Fox v. Castle

441 F. Supp. 411, 1977 U.S. Dist. LEXIS 17056
CourtDistrict Court, M.D. Pennsylvania
DecidedMarch 7, 1977
DocketCiv. 75-1542
StatusPublished
Cited by4 cases

This text of 441 F. Supp. 411 (Fox v. Castle) is published on Counsel Stack Legal Research, covering District Court, M.D. Pennsylvania primary law. Counsel Stack provides free access to over 12 million legal documents including statutes, case law, regulations, and constitutions.

Bluebook
Fox v. Castle, 441 F. Supp. 411, 1977 U.S. Dist. LEXIS 17056 (M.D. Pa. 1977).

Opinion

MEMORANDUM AND ORDER

NEALON, Chief Judge.

In this action plaintiff seeks damages in excess of $10,000 from defendants A. W. Castle, III, Chief of the Carroll-Franklin Township Police Department, Samuel A. Hill, Justice of the Peace for Magisterial District No. 3-10, and Carroll Township and Franklin Township, two Pennsylvania municipal corporations. Before the Court at this time are the motions of defendants Hill, Carroll Township and Franklin Township 1 for judgment on the pleadings. 2

Plaintiff alleges the following facts: In August of 1974 plaintiff filed assault charges against one William Holder. On August 8, he was called to the Carroll-Franklin Township Police Department to sign some papers relating to these charges. When he arrived at the station he was informed by an Officer Yost and defendant A. W. Castle that he was under arrest for solicitation to commit murder. He was then fingerprinted, photographed, and committed to York County Prison in lieu of $100,000 bail set by defendant Magistrate Samuel A. Hill.

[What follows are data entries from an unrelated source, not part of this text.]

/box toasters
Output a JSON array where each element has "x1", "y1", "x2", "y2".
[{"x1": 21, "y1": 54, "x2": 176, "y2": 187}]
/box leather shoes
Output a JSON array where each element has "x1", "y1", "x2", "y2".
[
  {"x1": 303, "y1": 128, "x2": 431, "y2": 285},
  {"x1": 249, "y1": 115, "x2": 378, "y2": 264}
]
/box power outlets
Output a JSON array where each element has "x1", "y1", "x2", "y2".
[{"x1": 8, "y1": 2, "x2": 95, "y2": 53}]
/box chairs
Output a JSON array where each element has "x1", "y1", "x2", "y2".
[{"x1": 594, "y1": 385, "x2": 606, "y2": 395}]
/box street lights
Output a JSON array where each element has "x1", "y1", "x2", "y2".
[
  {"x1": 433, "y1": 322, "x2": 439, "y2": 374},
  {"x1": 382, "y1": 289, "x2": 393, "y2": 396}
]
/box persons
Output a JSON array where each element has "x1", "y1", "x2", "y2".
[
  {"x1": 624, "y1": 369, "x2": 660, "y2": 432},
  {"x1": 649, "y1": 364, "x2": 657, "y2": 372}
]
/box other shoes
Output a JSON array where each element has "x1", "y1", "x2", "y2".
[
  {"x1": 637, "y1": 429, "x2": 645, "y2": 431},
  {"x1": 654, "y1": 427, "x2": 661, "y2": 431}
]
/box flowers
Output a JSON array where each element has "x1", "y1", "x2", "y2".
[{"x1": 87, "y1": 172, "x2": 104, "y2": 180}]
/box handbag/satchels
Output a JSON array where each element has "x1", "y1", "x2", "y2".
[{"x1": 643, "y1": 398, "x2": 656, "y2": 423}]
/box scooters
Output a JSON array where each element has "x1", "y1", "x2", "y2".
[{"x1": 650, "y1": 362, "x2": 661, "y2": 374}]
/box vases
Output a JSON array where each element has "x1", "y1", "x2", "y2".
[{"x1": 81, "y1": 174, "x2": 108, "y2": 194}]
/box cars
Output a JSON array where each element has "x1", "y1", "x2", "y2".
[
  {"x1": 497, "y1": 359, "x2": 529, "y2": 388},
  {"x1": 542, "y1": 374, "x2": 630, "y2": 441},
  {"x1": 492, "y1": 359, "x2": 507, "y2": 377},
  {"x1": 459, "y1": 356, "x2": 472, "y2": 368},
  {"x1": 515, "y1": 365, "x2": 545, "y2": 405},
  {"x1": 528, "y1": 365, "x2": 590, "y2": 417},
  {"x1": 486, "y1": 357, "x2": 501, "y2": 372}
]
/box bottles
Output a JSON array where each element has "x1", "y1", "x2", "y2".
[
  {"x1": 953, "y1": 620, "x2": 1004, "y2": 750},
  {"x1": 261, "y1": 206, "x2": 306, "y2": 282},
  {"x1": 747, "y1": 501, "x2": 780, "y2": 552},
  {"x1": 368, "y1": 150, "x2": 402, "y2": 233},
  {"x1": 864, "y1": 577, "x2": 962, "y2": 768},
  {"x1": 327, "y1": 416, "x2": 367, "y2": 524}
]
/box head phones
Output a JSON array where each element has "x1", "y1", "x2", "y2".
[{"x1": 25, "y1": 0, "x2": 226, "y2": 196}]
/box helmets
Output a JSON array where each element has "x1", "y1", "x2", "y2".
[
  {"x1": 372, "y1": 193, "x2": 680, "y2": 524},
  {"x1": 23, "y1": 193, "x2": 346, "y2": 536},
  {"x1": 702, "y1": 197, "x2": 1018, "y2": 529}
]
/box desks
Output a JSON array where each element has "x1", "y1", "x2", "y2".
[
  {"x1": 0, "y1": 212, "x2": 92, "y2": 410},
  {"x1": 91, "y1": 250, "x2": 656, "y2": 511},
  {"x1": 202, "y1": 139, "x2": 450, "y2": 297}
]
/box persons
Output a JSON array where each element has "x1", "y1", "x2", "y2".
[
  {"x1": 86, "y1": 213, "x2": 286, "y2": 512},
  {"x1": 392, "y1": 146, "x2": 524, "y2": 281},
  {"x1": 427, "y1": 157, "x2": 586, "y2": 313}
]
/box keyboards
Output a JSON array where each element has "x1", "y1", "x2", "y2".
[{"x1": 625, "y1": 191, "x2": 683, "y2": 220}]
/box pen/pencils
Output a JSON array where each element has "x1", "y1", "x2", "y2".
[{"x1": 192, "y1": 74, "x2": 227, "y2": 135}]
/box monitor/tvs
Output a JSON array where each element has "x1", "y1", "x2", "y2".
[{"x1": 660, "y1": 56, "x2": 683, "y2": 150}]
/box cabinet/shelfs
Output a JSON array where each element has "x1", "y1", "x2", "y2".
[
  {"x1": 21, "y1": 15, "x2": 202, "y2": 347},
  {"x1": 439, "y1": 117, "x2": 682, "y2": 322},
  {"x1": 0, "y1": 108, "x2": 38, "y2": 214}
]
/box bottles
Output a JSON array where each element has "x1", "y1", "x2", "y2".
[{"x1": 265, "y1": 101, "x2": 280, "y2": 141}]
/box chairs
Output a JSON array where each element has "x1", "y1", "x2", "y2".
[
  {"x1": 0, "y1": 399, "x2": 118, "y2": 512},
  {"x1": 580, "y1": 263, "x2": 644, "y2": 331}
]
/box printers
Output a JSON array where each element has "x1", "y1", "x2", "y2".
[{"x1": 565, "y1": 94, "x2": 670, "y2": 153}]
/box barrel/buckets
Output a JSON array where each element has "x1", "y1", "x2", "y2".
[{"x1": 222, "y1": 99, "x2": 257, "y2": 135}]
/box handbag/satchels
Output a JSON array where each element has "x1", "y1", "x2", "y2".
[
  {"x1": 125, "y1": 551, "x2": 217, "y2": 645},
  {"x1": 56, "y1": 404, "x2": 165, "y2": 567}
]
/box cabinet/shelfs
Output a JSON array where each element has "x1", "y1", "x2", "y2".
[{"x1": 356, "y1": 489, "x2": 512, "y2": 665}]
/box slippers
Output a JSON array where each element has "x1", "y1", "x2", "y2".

Plaintiff also alleges that, at a subsequent preliminary hearing before defendant Hill, William Holder, Carolyn Holder, and Larry Shaulitis testified that plaintiff had either offered them money to kill defendant Castle or that they had overheard such an offer to another person; that this testimony was untrue; and that it was coerced by defendants Castle and Hill. He further alleges that defendant Hill then bound the case over to the Grand Jury which, after hearing perjured testimony by defendant Castle, indicted him on December 9.

Finally, plaintiff alleges that Mr. and Mrs. Holder and Mr. Shaulitis recanted the testimony they presented at the preliminary hearing and because of this, the District Attorney dismissed the charges against him. Plaintiff alleges that he spent a total of 12 days in jail as a result of this incident.

I.

Defendant Magistrate Samuel Hill has moved to dismiss on the grounds that he is a judicial officer and therefore immune from suit.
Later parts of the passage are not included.